When the lineage of monogamous relationships begins to queer, we are at a loss to communicate what is even happening. We have far fewer narratives for alternative futures. There are rituals for engagements, weddings, anniversaries, baby showers; fewer for uncoupling beyond divorce, and almost none for transforming a relationship, for changing in intimacy, or redistributing care without treating the queering as failure.
Walking into a family home, I am seated in the living room. What's displayed on the wall are wedding photographs, family pictures, awards, holidays, pets and children. Some are formal and others more casual, all happy. The wall will disappear as an edge when I am no longer focusing on its object, but stay there as a timeless declaration.
Sara Ahmed wrote that such displayed objects make visible a fantasy of what makes a 'good life', and that fantasy is taken as a 'natural orientation'. Displayed objects signal what counts as a posture of love—it signals one's own preferred intimacy, timeline, and boundaries. As Ahmed puts it, "Bodies become straight by tending towards straight objects." Objects are directional. They orient a body towards a line and keep it moving along that line. To treat a line as 'common sense' is to assume that the world has always unfolded from this point, and forget that any line(age) is historically drawn and continually maintained: It is just one among many possible directions.
In this light, our story of heterosexual monogamy is a linear narrative of choosing and being chosen repeatedly by a singular, opposite-sex other, who is most worthy of our undivided devotion. Our missing half. It is also a story of lineage and inheritance:
To follow such a narrative is to 'honor' one's parental and ancestral line. It is to have some objects placed within reach and others unreachable, avoided, removed. Inheritance is presented as a social good—a gift. But a gift once given produces a debt that demands its return (Marcel Mauss). The child who refuses the gift becomes a bad debt; ungrateful; the origin of bad feeling.
Holding up such a narrative rests on two (mis)assumptions:
- (1) Desire originates deep inside an individual. This is a belief that yearning is a gap between an inner self and an external object.
- (2) Desire points toward a missing object. To desire something is to lack that very thing, and that lack can only be fulfilled by the desired missing other.
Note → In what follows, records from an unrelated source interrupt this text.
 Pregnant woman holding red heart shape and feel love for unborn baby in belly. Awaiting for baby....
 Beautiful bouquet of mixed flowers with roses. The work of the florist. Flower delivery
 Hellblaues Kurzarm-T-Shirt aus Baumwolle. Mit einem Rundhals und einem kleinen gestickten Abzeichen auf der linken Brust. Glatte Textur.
When desire is narrated as a lack located deep within oneself, feeling attracted to anyone besides your partner becomes a moral failing, and a verdict that your partner is "not enough". Thus when someone who loves polyamorously is with a monogamous partner, shutting that openness down becomes the "loving" thing to do. Devotion becomes measured by how much of yourself you're willing to give up, an echo of certain religious ideals where love is self-sacrifice and piety is proven through suffering.
In such a worldview, love appears as a problem of finding the "ultimate right object". Countless movies spin this narrative of desire into its gazillion shades. Some examples are the ongoing debate over whether love outweighs stability, whether you should follow passion or loyalty, and the glorious trope of unrequited love. These variations are generated from the implication that intimacy is the search for and possession of the one person who will complete the arc of one's longing.
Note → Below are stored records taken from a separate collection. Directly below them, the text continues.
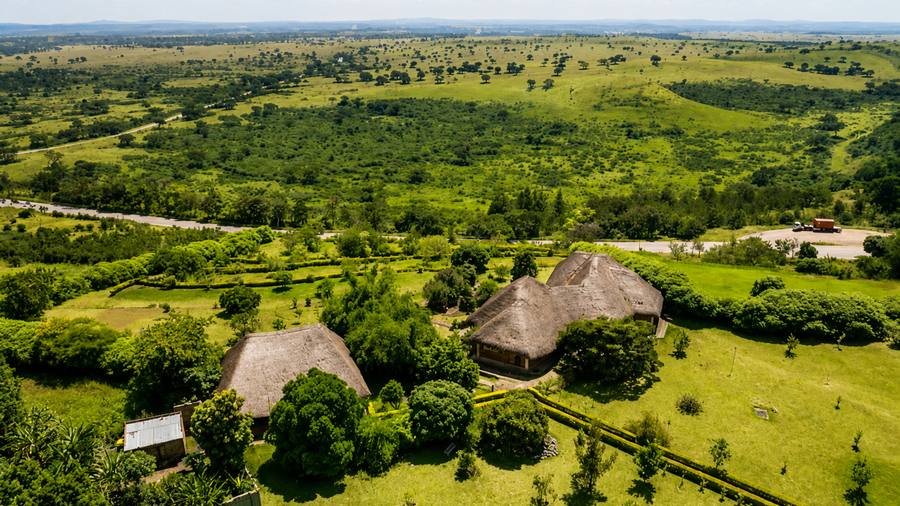 Warujojo Safari Lodge grounds against the savanna plains of Queen Elizabeth National Park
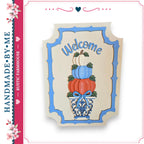 A hand-made wooden sign with a blue border and the word "Welcome" written on it. The sign features a decorative arrangement of pumpkins and a vase.
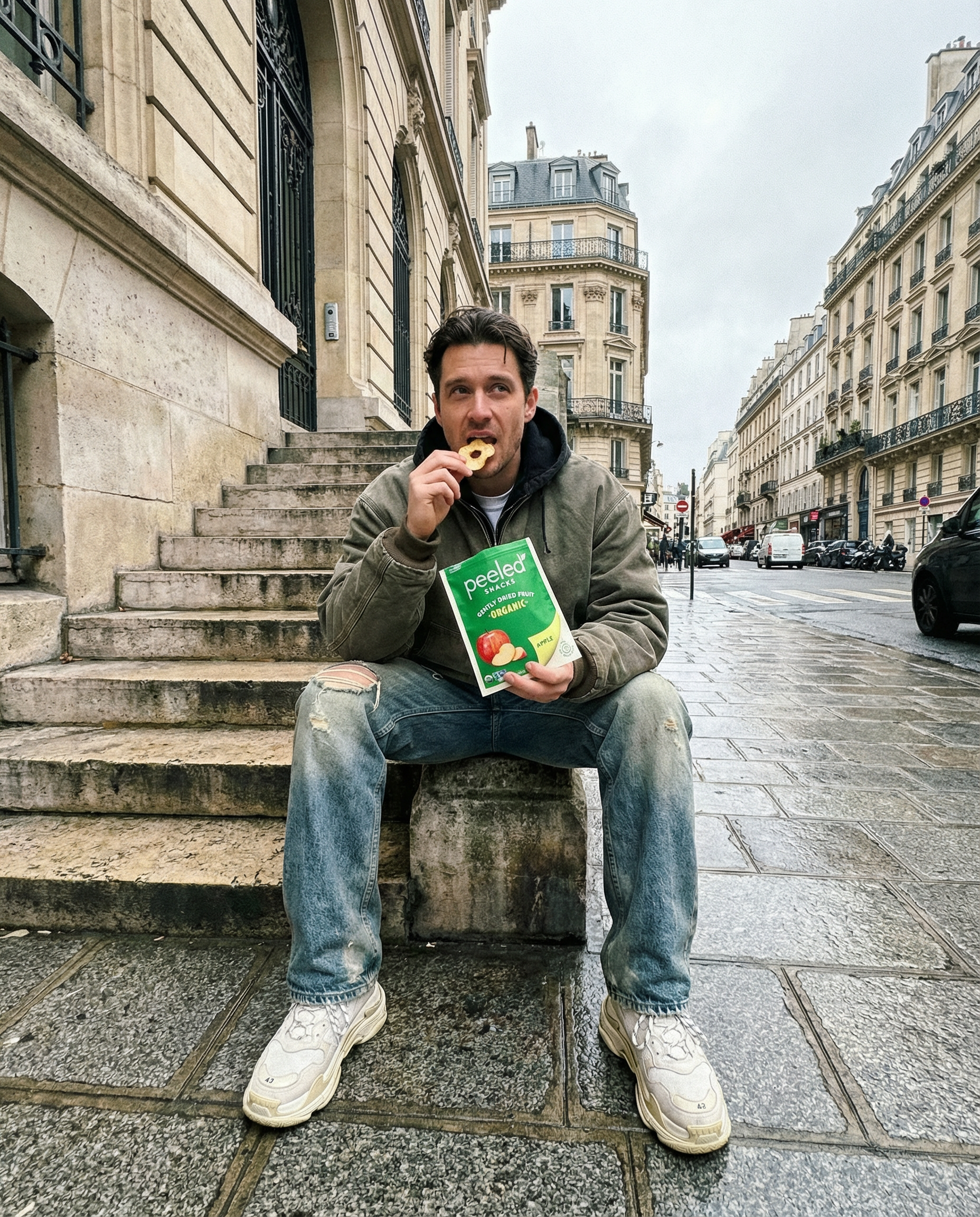 A man in a green jacket, ripped blue jeans, and white Balenciaga sneakers eats a Peeled Snacks Organic Apple chip, sitting on stone steps in a wet Parisian street flanked by classic Haussmann buildings with ornate ironwork and mansard roofs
As I wrote in Polymorphous Touching, this is a narrow reading of desire. Desire can simply be generative, it doesn't need to come from lack and doesn't need a fixed object.
Monogamy as a line(age) individualises desire by capturing circulation. When I visit old friends after a long time gone and we walk into a restaurant, the seating arrangement is organised around couples. I am careful to leave space for partners to sit beside one another while I sit next to mine. It would appear bizarre to request a swapping seat, even though I wish to rekindle my friendships given the short time I have with them.
After all, any line is not neutral. If we use Barad's terms, monogamy is an ethical, epistemological, and ontological cut. A commitment to any cut determines the shape of love, which body is included, where desire should land; It reorganises the movement of attention, touch, conversation, time spent and possible futures.
A commitment to monogamy resonates with a commitment to capitalist ethics. Affection is treated like a zero-sum game, it circulates less freely amongst friendships, strangers, kinship networks, to become concentrated within the recognised couple. As if loving one subtracts from another. The couple becomes the primary unit through which care is expected to flow, demanding with it temporal continuity, ideally until death. Like buying a house, the promise of exclusivity and permanence is essential.
The question should not be whether monogamy is '(un)natural' or true to our 'deepest self'. What is more profound to ponder upon is what kinds of worlds it makes possible, what other worlds it renders almost impossible to imagine. So long as we see monogamy as the moral, common-sense narrative of love, many questions get harder to ask: Which moments are forced to the front to preserve the story? What violence becomes easier to ignore? Which ways of relating become unintelligible? Which relationships become disposable?